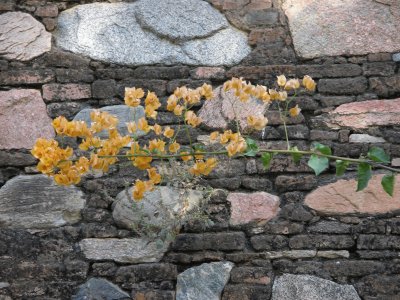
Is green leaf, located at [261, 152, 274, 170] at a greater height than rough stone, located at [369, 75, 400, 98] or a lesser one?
greater

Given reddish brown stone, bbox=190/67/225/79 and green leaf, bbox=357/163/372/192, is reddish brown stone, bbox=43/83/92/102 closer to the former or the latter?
reddish brown stone, bbox=190/67/225/79

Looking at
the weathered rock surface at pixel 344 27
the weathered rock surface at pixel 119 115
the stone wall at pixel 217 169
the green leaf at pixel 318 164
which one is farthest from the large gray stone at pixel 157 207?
the green leaf at pixel 318 164

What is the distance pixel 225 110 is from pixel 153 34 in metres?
0.49

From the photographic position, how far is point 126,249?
2668mm

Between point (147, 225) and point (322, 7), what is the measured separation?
125 centimetres

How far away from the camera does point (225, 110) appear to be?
111 inches

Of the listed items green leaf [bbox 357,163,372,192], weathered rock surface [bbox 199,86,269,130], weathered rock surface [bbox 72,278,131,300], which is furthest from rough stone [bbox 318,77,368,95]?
weathered rock surface [bbox 72,278,131,300]

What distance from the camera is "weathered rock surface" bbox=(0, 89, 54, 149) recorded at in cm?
280

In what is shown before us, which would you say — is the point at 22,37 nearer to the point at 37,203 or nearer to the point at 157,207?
★ ★ ★ ★ ★ ★ ★
→ **DO THIS**
Retype every line of the listing above word for word, leaving out the pictures.

→ **ANSWER TO THE EXERCISE**
Is green leaf, located at [261, 152, 274, 170] at a greater height than rough stone, located at [369, 75, 400, 98] or a lesser one?
greater

Given reddish brown stone, bbox=190/67/225/79 and green leaf, bbox=357/163/372/192, is reddish brown stone, bbox=43/83/92/102 closer to the former or the latter?
reddish brown stone, bbox=190/67/225/79

Looking at
the weathered rock surface at pixel 344 27
the weathered rock surface at pixel 119 115
the stone wall at pixel 217 169
the green leaf at pixel 318 164
which one is farthest from the large gray stone at pixel 157 207?
the green leaf at pixel 318 164

What is the distance pixel 225 110 is from pixel 153 34 in metres?
0.49

From the photographic position, how far is point 126,249?
2668mm

Between point (147, 225) and point (322, 7), what is the measured separation?
125 centimetres

How far away from the camera does point (225, 110) appear to be?
111 inches

Of the listed items green leaf [bbox 357,163,372,192], weathered rock surface [bbox 199,86,269,130], weathered rock surface [bbox 72,278,131,300], which is furthest from rough stone [bbox 318,77,368,95]?
weathered rock surface [bbox 72,278,131,300]

What distance from the camera is "weathered rock surface" bbox=(0, 89, 54, 149) recorded at in cm?
280

In what is shown before us, which would you say — is the point at 22,37 nearer to the point at 37,203 or nearer to the point at 157,207?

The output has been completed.